Woman afraid of love

The person who is afraid of love, when he feels that he can go back to living a similar or similar situation , becomes blocked, he feels an irrepressible fear that prevents him from starting the new relationship. If she feels like she is falling in love, panic floods her and she rejects the situation. Thus, many times it confuses the couple with whom the love affair was beginning, who in the face of the flight feels rejected, hurt and, depending on their self-esteem, may even feel little wanted or loved by anyone.

The problem is that those who suffer from philophobia cannot avoid these overwhelming feelings  when they are in front of the person they are attracted to. Dizziness, vomiting, nausea, tremors, panic attacks and the urge to flee are some of the most common manifestations, depending of course on the person.

Faced with these demonstrations, he wants nothing more than to end the situation as soon as possible. And it is that a philosophobic suffers a lot and refuses to live one of the most gratifying experiences for human beings: falling in love and living love.

Woman vomiting hearts

The person who is afraid of love tends to look for all kinds of flaws in the person they are attracted to.  They are inclined to seek impossible loves or choose people who they already know in advance will abandon them. And all to justify themselves and to others that if they are not with anyone it is because they cannot find the right person.

Is philophobia treatable?

Specialists recommend that the first thing is to recognize that you are afraid of love and face the situation without running away. You have to live the present without thinking about the future, learning that taking risks is part of life; that each love relationship is unique and unrepeatable and that we may be missing unique experiences.

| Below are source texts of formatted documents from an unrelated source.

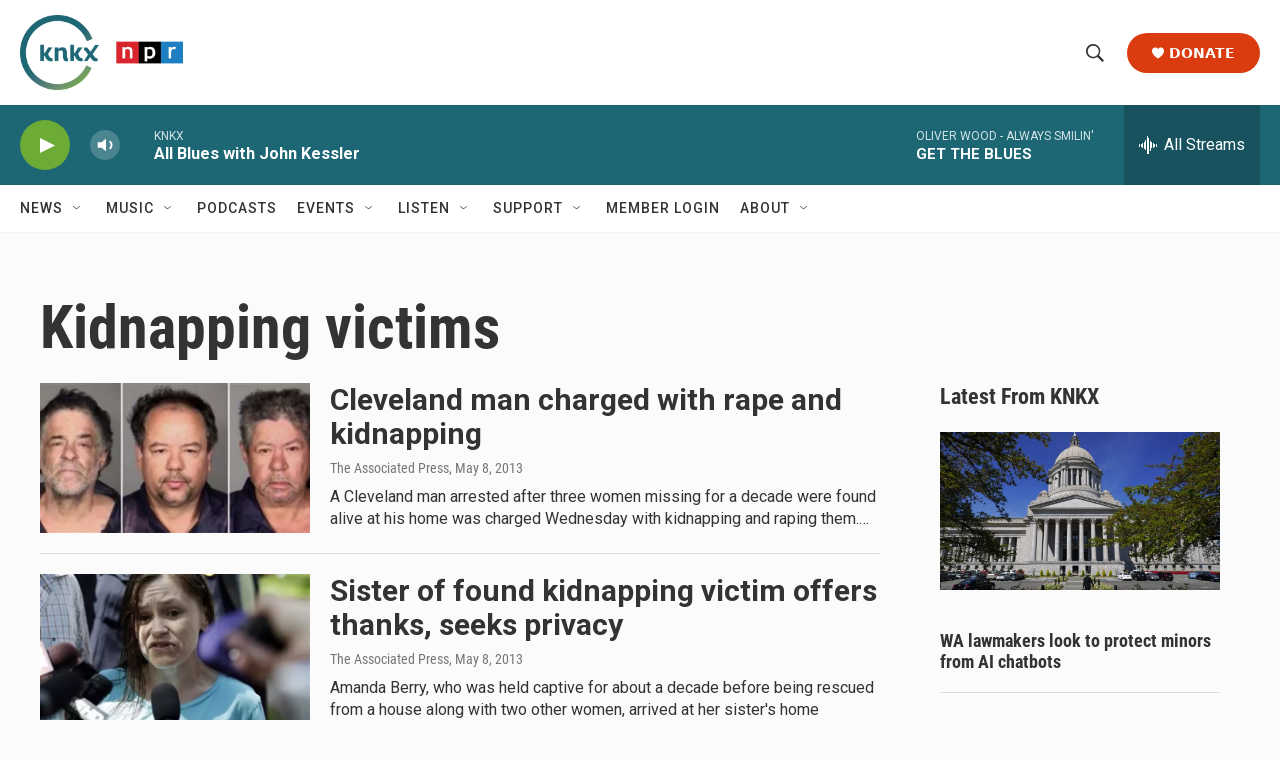

--- FILE ---
content_type: text/html; charset=utf-8
request_url: https://www.google.com/recaptcha/api2/aframe
body_size: 187
content:
<!DOCTYPE HTML><html><head><meta http-equiv="content-type" content="text/html; charset=UTF-8"></head><body><script nonce="wnUZ-F6ZUGxuMJfFDgzBhg">/** Anti-fraud and anti-abuse applications only. See google.com/recaptcha */ try{var clients={'sodar':'https://pagead2.googlesyndication.com/pagead/sodar?'};window.addEventListener("message",function(a){try{if(a.source===window.parent){var b=JSON.parse(a.data);var c=clients[b['id']];if(c){var d=document.createElement('img');d.src=c+b['params']+'&rc='+(localStorage.getItem("rc::a")?sessionStorage.getItem("rc::b"):"");window.document.body.appendChild(d);sessionStorage.setItem("rc::e",parseInt(sessionStorage.getItem("rc::e")||0)+1);localStorage.setItem("rc::h",'1768711414298');}}}catch(b){}});window.parent.postMessage("_grecaptcha_ready", "*");}catch(b){}</script></body></html>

It is necessary to assume that normally the consequences are usually less than we imagined.  Or that in life there are stages and now love has knocked on our door and we must say “yes”, being aware that love may or may not last for a lifetime, but “that they take away the dance” because that person deserved the sorrow.

They are not the only keys to face philophobia. It is also important to inform our relatives or our partner of our problem without shame or fear and go to a psychologist in the case of not being able to solve the situation ourselves.

Consult with a psychologist

Life is only learned and enjoyed living it and if we stay in the anteroom we will never have any experience, good or bad. If we can overcome our phobia of love, we will feel much better about ourselves, our self-esteem will grow and we will probably be happier. Overcoming obstacles and barriers make us stronger and more courageous.